The next day we took the bus to the Great Wall. During the busride we passed by a copy of Disneyland where its construction got shut down. Anyway, when we arrived at the wall the other groups were slowly but surely arriving as well. The first time all 4 groups of Group T were together in one place, a lot of people I can tell you. The Chinese visitors didn’t have a clue what the ‘invasion’ was. In the end it didn’t live up to the hype around the Great Wall.

After the mandatory group photo we had the option to climb one part or two parts. Due to time constraints we only climbed the ‘hard’ part which had an elevation of about 400 meter.

In the afternoon we were free to do whatever we liked. Dieter and I went to check out a cultural district but unfortunately it was quite disappointing as there were only regular shops. We did find a Seven Eleven store where we had our dinner for a measly 12 yuan, baked rice and dumplings.

Since the moment we arrived in Beijing we decided we had to visit the Hard Rock Cafe here because we kinda forgot to go to the one in Shanghai. So that’s what we did in the evening, after a good hour of walking we managed to find the cafe (thanks to 3G internet and 40 yuan of cell phone credit). We went to have a drink with 11 of us, it was quite expensive though. A fun addition is that there was a promotion where we received a Hard Rock cafe branded glass for free.

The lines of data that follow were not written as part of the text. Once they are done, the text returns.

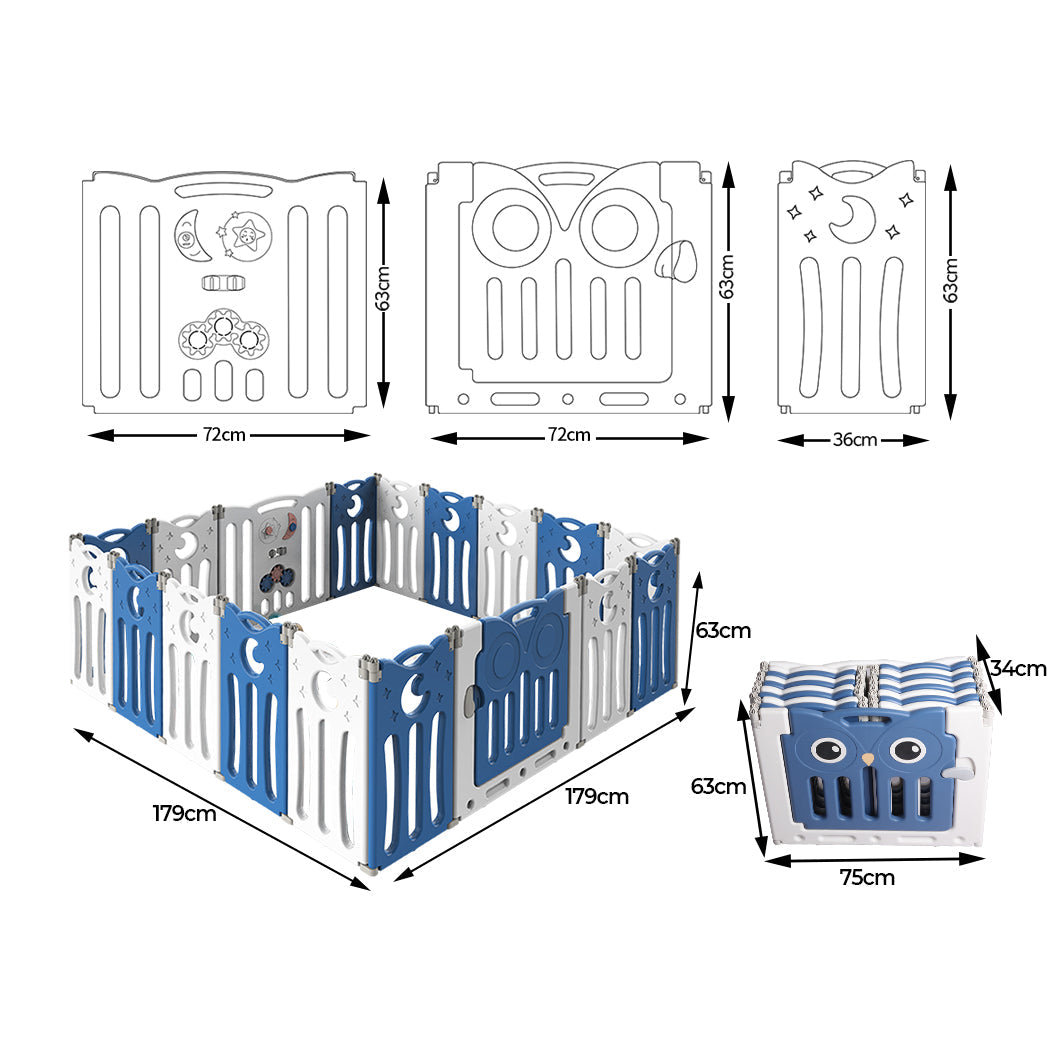 63cm
72cm
63cm
72cm
63cm
36cm
63cm
179cm
179cm
34cm
63cm
75cm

Since some folks hadn’t eaten yet and it was almost late in the evening we walked to the Bar Street/District (near ‘The Tree’). Here there were streetmerchants that sold satés (food on sticks) at 10 yuan for 5 as well as all drinks were 5 yuan. You could get a decent meal for less than 20 yuan.

This morning we finally went to Rigol. At first we watched an introduction movie about the company, after that someone of the company held a powerpoint presentation, unfortunately their English wasn’t that great nor was the slideshow particularly interesting. The best part of the company visit was the fact we were allowed to go into their production building. Seeing some giant Siemens machines making PCBs was pretty fascinating. However, there was still quite a bit of manual labor. Funfact: we had to wear coats, hats and shoe protectors but the doors were wide open and they led us through a dusty courtyard, talk about keeping up appearances ;)

In the afternoon we went to have lunch at a Korean BBQ restaurant, which was nice but apparently quite expensive. After that we decided to check out the Hutongs (sloppenwijken). Word on the street is that they might be fake and judging from what we have seen (Audi’s driving through the narrow streets, a fiber optic cable splitter, …) that might be the case.

For dinner we went to a Burger King and came back to the hotel afterwards. The journey is coming to an end and my feet are starting to dislike all the walking. Tonight I’m going to try and have a good night’s rest for a change so the last evening can be a long one and I can, in turn, sleep easily on the Airbus 380.

Well, that’s all for what is probably my last diary post about China. Just as a funfact I’d like to add that we now have over 10,000 photos so it might take a while to weed out the ‘bad’ ones and publish the good ones online.